Fun Factor is the sum of speed + height + drop + length + duration + 100 * number of inversions + design value. I’m expecting a wide spread in Fun Factor. Most of the variables in the data have wide ranges. There are older roller coasters and kiddie roller coasters included in the data that are shorter, have slower speeds and don’t have inversions.
summary(rc)
## coaster park city state
## Length:187 Length:187 Length:187 Length:187
## Class :character Class :character Class :character Class :character
## Mode :character Mode :character Mode :character Mode :character
##
##
##
## type design year_opened top_speed
## Length:187 Length:187 Min. :1915 Min. : 6.0
## Class :character Class :character 1st Qu.:1988 1st Qu.: 47.4
## Mode :character Mode :character Median :1997 Median : 55.0
## Mean :1991 Mean : 55.3
## 3rd Qu.:2000 3rd Qu.: 65.0
## Max. :2016 Max. :120.0
## max_height drop length duration
## Min. : 18.0 Min. : 9.0 Min. : 200 Min. : 28.0
## 1st Qu.: 78.0 1st Qu.: 70.0 1st Qu.:2131 1st Qu.: 92.0
## Median :105.0 Median : 92.0 Median :2767 Median :120.0
## Mean :118.6 Mean :109.3 Mean :2973 Mean :122.9
## 3rd Qu.:149.5 3rd Qu.:141.0 3rd Qu.:3886 3rd Qu.:150.0
## Max. :420.0 Max. :400.0 Max. :7359 Max. :420.0
## inversions num_of_inversions dsgn_val
## Length:187 Min. :0.000 Min. :100.0
## Class :character 1st Qu.:0.000 1st Qu.:100.0
## Mode :character Median :0.000 Median :100.0
## Mean :1.668 Mean :158.6
## 3rd Qu.:3.000 3rd Qu.:100.0
## Max. :7.000 Max. :700.0
rc <- rc %>%
mutate(fun = top_speed + max_height + drop + length + duration + # calculate the fun factor
(num_of_inversions * 100) + dsgn_val)
rc %>% ggplot(aes(fun, fill = type)) + # plot a histogram of fun factor
geom_histogram(position = "identity", alpha = 0.6, color = "white") + # outline the bars in white
labs(x = "Fun Factor", y = "Coaster Count") + # label the x & y axis
scale_fill_discrete(name = "Construction", type = c("steelblue4", "brown4")) + # label the legend
theme_minimal() # and use descriptive colors
## `stat_bin()` using `bins = 30`. Pick better value with `binwidth`.
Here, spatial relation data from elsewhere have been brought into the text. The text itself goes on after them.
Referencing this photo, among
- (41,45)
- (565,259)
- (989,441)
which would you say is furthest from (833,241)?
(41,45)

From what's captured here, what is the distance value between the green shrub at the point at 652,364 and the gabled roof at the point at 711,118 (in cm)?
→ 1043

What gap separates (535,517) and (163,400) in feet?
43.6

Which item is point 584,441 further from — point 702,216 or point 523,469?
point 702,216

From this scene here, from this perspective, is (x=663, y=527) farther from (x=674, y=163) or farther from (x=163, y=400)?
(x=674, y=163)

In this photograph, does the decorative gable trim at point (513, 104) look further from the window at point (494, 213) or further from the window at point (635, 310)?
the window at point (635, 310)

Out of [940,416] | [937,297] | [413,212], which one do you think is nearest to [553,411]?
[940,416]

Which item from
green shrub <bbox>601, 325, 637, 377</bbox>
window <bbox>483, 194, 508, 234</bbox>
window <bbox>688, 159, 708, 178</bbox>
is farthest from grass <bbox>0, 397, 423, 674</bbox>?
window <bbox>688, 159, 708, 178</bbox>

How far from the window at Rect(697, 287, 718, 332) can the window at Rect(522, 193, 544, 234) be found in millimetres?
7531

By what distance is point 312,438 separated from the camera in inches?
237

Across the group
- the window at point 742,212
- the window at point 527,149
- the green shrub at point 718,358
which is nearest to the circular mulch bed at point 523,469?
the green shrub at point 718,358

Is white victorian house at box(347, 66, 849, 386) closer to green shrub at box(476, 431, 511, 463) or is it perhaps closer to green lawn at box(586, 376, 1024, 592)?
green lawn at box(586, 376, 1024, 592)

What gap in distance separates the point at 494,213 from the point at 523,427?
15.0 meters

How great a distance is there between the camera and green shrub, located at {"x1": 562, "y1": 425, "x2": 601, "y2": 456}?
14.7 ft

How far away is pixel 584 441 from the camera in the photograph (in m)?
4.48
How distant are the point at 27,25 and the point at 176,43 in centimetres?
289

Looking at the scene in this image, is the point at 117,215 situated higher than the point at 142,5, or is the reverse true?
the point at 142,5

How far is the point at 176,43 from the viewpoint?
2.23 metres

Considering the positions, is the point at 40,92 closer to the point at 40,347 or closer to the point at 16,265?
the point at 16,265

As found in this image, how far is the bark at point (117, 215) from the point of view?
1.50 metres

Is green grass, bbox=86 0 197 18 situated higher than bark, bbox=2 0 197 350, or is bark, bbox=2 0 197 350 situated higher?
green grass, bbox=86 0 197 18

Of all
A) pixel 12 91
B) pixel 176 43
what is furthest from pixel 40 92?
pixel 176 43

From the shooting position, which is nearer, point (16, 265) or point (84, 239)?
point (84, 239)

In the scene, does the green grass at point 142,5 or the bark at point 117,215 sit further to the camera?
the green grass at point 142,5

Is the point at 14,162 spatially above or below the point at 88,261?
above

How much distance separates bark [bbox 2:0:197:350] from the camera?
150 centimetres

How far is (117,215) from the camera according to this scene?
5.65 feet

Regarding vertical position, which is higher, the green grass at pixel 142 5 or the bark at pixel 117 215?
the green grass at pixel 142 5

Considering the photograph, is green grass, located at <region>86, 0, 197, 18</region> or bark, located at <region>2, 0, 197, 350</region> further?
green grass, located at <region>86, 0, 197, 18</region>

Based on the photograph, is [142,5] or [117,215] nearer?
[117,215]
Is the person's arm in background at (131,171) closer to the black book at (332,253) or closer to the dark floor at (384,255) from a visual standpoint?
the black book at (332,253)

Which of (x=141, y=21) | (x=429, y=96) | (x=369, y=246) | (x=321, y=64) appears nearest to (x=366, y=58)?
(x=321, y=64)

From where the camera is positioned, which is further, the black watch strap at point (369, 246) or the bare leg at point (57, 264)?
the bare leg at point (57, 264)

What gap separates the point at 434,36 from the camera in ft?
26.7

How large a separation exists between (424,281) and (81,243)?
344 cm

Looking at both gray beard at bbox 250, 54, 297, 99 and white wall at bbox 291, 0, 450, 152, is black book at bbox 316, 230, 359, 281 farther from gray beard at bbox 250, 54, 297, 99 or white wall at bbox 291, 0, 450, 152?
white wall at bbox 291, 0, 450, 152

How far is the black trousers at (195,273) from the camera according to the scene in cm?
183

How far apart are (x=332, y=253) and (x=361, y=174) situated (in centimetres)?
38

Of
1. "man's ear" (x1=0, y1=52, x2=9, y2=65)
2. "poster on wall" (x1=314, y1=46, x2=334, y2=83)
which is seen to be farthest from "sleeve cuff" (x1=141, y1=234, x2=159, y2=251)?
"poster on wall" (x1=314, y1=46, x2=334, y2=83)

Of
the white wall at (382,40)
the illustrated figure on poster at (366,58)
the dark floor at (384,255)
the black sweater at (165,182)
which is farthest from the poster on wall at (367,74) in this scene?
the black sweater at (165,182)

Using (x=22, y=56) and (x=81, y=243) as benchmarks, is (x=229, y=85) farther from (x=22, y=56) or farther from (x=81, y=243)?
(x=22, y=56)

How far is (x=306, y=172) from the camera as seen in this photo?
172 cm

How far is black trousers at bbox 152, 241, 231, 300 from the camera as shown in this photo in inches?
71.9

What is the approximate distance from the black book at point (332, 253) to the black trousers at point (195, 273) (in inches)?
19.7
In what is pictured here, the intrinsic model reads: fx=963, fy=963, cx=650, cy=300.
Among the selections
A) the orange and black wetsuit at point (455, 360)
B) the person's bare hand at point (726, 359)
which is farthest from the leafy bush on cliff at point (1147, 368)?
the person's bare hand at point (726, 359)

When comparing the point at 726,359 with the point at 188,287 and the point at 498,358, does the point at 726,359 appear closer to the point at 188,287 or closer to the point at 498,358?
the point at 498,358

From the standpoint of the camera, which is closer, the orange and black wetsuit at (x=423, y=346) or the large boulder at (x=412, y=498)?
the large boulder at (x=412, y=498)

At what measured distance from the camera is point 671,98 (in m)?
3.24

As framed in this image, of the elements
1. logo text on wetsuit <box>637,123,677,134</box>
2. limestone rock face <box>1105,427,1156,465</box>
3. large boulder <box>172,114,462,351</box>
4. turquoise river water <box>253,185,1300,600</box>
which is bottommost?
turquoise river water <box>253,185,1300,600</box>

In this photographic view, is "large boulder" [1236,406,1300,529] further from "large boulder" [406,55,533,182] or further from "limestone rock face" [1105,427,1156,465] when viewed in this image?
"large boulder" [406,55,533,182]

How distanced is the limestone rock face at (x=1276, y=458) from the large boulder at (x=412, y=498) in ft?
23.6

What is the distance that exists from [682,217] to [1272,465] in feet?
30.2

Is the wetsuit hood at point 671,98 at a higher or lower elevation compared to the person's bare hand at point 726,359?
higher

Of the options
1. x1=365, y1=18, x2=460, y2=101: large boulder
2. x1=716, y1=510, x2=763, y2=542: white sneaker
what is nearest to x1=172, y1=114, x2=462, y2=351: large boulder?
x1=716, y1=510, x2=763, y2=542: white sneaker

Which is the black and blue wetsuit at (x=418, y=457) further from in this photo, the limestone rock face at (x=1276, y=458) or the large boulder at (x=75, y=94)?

top20 <- arrange(rc, desc(fun)) %>% # sort rc descending by fun factor
select(fun, coaster, state, park, year_opened, # select columns
length, design, dsgn_val, num_of_inversions) %>%
head(20) # grab the top 20
The coaster with the highest fun factor is wooden! It’s the Beast at Paramounts Kings Island in Ohio, and it’s the longest roller coaster in the data. The second highest fun factor is the Son Of Beast, the second longest and also at Paramounts Kings Island. Folks in Ohio can have lots of coasting fun, six of the longest coasters are in Ohio.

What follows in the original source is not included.